Work to be completed
In the records below, from the line containing "Referring to the" through the end of the records, change "window with shutters" to "shuttered window" and leave everything else the same.

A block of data
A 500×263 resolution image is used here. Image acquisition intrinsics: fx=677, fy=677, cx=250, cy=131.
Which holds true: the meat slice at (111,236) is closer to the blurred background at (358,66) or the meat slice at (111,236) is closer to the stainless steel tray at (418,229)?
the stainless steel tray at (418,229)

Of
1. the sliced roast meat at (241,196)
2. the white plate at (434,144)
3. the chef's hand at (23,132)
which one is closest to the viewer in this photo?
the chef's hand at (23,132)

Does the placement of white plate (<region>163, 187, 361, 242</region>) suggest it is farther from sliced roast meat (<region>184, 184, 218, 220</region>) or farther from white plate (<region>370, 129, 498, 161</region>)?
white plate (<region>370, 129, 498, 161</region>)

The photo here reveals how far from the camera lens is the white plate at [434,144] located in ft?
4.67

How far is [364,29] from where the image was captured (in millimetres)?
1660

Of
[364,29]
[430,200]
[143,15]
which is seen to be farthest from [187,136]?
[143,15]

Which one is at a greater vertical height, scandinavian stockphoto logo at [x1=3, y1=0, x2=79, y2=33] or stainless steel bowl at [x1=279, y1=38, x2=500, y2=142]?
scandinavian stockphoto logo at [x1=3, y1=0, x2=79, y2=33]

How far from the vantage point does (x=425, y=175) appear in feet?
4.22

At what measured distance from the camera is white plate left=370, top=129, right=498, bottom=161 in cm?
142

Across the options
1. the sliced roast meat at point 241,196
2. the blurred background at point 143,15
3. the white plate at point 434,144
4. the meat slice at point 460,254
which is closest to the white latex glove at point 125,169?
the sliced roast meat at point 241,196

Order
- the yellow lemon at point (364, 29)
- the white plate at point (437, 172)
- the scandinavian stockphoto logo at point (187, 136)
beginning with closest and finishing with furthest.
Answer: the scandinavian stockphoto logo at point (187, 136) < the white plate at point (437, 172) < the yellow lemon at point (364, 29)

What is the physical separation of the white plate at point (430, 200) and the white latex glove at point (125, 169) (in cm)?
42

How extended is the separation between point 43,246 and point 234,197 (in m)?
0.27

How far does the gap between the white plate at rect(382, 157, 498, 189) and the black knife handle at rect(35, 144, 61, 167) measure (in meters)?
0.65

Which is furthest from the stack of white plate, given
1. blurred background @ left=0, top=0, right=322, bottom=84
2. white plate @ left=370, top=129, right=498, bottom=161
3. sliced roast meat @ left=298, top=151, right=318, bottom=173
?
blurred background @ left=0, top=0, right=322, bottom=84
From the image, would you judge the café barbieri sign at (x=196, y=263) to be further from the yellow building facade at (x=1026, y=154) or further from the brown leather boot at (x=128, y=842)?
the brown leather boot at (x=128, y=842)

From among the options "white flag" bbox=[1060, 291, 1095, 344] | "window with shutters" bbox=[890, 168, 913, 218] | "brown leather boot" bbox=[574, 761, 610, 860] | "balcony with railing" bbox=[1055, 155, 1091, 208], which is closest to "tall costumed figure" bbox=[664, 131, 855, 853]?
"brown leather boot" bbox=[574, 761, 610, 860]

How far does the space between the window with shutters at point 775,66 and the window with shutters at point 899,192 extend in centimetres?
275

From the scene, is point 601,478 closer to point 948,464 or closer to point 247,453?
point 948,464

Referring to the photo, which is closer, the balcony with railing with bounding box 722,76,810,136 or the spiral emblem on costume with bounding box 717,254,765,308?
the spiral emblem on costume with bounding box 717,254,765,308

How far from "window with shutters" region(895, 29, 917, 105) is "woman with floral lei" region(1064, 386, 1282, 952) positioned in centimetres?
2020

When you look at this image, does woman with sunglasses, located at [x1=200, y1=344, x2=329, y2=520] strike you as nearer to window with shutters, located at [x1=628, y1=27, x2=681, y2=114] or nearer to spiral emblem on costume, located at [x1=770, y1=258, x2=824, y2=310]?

The answer
Referring to the photo, which is closer, the balcony with railing with bounding box 722,76,810,136 or the spiral emblem on costume with bounding box 717,254,765,308?
the spiral emblem on costume with bounding box 717,254,765,308

How far from "shuttered window" region(895, 29, 917, 105) is "woman with floral lei" region(1064, 386, 1282, 952) positioned in centimetres?
2020

When you look at this image, does woman with sunglasses, located at [x1=200, y1=344, x2=329, y2=520] strike you as nearer to shuttered window, located at [x1=628, y1=27, x2=681, y2=114] or nearer to spiral emblem on costume, located at [x1=770, y1=258, x2=824, y2=310]?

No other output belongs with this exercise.